» Text for analysis:
#####
Developer: Naughty Dog Publisher: Sony Platform(s): Playstation 3 UK Price: £39.00 US Price: $59.99
The Last Of Us is a game about desperation, about surviving at all costs, about having to always choose the least worst option, about having to tell yourself “it was either him or me”. And it is utterly compelling because of it.
Set in a world where a plant-borne infection has turned most of the population into feral monsters, and where those who survive either live under complete scrutiny in dystopian cities choked by checkpoints and armed guards, or they brave the wilds under threat from scavengers.
You’re Joel, a man who has seen the worst this new world can offer. Even though he’s made it through thus far he doesn’t ever seem like he’s better for it. He’s tasked with escorting a young girl named Ellie out of the city to safety. It’s a simple aim, but difficult to achieve. That plot structure helps make The Last Of Us special. It’s ultimately a small thing you’re trying to do in the face of the entire world around you going to hell. It’s a story about people more than one about the obstacle.
Combat is built around the idea of scarcity. You have guns, but you aren’t provided with much ammunition. You’ll scavenge materials which can be crafted into helpful items, but even then you’re making a choice which might not work out. You could tape some scissors to a bit of pipe to kill an enemy instantly in a fight, or fashion a shiv which can kill them right away if unsuspecting, turn a rag and alcohol into a molotov or use it to heal your wounds. Each have severely limited uses and it’s up to you to make your choices count.
Moreover, killing another human here is difficult, not just because you’re so often under-equipped and out-numbered, but because the moral dilemma of doing so is totally grounded in reality. You’re going to watch them struggle against you as you choke them with the crook of your elbow or jam a jagged piece of metal into their throat. It's harrowing stuff: it's desperation. And, as the game progresses your characters' personalities are altered by these very moments, by the decisions they've had to make... and they did have to.
In gameplay terms, the result is that you’ll concern yourself less with immediately killing every enemy in your path and more with ensuring they lose sight of you. Often ignoring combat entirely is the best move. All you’re going to do is expend resources you’re going to need when fighting is absolutely necessary. That sense of scarcity brings out points where the game offers some of the most terrifying survival horror available, being so overwhelmed and under equipped that you can’t help but fear for what might happen. The Last Of Us is about set pieces, moments on moments that stand out one after the other.
#####
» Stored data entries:
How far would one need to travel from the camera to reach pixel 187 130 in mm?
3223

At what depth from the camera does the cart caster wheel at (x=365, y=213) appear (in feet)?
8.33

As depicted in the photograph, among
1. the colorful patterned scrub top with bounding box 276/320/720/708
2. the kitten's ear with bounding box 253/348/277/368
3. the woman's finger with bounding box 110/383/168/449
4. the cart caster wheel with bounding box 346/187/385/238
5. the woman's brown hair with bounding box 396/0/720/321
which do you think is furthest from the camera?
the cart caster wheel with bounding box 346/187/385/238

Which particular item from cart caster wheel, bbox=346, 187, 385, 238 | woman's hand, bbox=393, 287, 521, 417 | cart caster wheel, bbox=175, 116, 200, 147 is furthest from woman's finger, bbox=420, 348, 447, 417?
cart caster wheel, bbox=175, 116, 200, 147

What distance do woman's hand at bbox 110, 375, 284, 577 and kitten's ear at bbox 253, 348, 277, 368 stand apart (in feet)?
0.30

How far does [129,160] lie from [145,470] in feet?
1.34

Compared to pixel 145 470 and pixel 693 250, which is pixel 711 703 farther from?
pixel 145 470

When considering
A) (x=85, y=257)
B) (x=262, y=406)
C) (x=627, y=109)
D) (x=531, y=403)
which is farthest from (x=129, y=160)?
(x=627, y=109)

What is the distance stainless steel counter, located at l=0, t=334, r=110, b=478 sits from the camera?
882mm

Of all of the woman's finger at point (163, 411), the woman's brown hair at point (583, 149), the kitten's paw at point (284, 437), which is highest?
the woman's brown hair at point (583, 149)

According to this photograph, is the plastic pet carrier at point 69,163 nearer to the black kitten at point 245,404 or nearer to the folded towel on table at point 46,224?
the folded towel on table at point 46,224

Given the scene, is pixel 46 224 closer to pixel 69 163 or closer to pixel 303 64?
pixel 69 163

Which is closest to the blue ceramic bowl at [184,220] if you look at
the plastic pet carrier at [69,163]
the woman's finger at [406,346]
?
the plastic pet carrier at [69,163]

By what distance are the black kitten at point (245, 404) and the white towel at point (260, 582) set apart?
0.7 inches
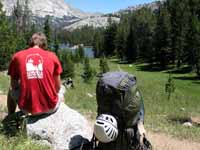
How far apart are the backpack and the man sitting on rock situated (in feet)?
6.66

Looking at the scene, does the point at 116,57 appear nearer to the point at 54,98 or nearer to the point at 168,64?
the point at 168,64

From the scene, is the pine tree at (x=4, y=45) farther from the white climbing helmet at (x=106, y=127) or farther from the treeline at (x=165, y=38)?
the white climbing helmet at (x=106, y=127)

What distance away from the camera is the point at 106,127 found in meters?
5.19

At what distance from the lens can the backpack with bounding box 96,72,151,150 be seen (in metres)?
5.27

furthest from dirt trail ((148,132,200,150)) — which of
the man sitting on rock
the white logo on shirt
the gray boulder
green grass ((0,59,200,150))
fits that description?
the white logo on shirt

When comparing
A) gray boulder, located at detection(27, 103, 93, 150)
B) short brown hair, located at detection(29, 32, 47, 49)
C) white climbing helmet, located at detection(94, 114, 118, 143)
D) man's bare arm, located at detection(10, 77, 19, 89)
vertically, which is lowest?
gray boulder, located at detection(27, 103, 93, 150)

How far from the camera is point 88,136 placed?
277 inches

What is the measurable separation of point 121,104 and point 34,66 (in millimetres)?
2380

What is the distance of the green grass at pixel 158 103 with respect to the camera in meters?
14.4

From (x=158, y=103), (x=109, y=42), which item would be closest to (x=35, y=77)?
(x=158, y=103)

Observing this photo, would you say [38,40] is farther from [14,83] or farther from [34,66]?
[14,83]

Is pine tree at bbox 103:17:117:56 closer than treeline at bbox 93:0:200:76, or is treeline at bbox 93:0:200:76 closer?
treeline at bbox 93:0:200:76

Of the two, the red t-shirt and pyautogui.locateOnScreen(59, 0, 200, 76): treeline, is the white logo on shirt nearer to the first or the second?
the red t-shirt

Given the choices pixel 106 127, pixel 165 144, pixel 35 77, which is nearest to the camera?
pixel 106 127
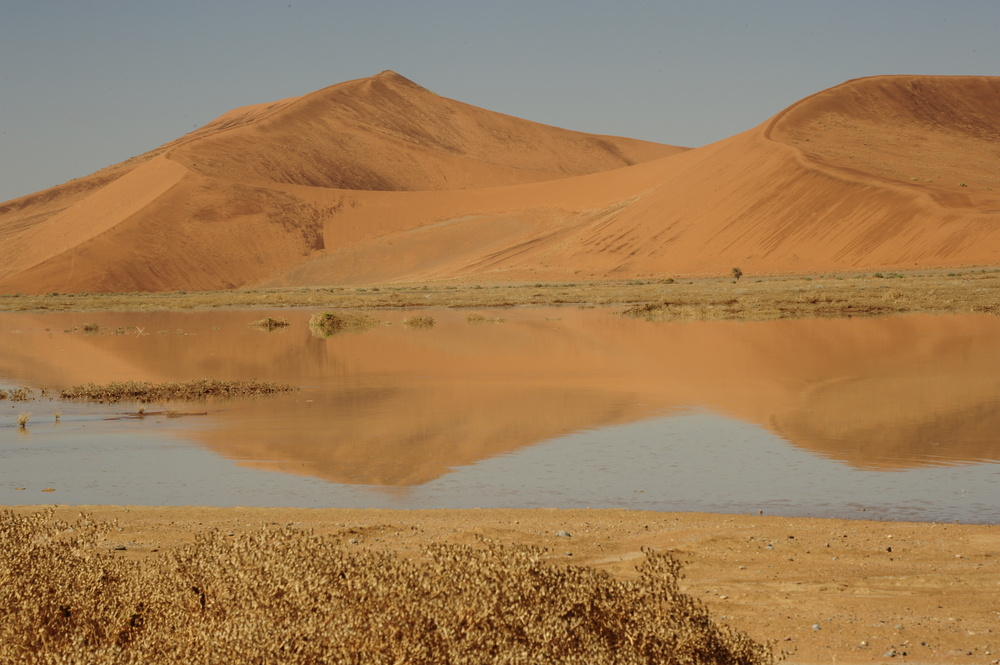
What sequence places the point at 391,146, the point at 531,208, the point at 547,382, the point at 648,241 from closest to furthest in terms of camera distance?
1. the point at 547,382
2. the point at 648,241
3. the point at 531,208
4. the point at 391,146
#####
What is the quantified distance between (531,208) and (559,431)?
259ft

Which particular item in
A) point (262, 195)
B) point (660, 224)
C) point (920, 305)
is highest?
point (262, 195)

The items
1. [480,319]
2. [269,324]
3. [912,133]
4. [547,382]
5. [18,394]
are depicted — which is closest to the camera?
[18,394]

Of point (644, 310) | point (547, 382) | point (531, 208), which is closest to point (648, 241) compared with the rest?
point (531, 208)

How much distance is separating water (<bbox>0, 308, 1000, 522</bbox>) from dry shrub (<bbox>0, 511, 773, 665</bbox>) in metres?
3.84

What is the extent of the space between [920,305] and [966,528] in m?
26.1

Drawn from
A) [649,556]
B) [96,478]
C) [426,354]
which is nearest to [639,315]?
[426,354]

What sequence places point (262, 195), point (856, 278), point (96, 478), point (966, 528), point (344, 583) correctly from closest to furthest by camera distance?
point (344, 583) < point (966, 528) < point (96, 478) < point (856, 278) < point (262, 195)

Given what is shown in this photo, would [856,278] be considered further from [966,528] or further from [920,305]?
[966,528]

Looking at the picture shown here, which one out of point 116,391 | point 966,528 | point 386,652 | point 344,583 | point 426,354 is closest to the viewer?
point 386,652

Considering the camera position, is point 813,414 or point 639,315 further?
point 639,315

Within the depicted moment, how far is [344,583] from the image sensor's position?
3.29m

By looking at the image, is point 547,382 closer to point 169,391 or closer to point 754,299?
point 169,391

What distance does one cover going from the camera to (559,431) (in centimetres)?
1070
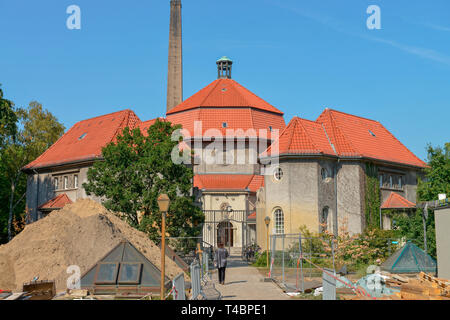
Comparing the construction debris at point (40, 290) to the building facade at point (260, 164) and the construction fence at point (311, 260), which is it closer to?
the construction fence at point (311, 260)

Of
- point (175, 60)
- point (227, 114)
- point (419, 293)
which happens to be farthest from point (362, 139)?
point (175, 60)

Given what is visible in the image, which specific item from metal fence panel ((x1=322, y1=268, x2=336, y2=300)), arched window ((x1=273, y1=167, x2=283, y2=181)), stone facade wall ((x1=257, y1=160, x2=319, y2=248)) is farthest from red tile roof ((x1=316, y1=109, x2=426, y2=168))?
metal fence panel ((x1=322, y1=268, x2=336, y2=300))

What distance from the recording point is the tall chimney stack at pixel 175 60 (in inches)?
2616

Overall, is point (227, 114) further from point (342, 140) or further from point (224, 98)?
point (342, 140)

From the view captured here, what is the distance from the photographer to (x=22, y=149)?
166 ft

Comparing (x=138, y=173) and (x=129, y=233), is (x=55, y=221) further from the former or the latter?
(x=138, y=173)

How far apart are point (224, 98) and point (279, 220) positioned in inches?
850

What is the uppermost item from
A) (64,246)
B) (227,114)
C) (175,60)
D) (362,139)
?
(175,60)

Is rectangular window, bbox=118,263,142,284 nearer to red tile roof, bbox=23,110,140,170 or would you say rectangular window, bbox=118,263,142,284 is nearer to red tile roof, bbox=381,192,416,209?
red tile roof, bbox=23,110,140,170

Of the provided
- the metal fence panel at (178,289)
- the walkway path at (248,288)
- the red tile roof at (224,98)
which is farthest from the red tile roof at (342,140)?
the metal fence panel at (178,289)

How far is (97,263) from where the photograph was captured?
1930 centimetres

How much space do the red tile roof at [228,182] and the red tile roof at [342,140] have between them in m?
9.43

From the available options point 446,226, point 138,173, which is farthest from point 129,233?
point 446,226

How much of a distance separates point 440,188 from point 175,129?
#####
» What to do:
(A) In the review, who is Joel tasked with escorting out of the city?
(B) Please sum up the review in two sentences.

» Expected results:
(A) A young girl named Ellie.

(B) The Last Of Us, set in a world where a plant-borne infection has turned most of the population into feral monsters, casts the player as Joel, who must escort a young girl named Ellie out of the city to safety. Its combat is built around scarcity of ammunition and crafted items, so ignoring combat is often the best move, and the game is utterly compelling because it is about desperation and surviving at all costs.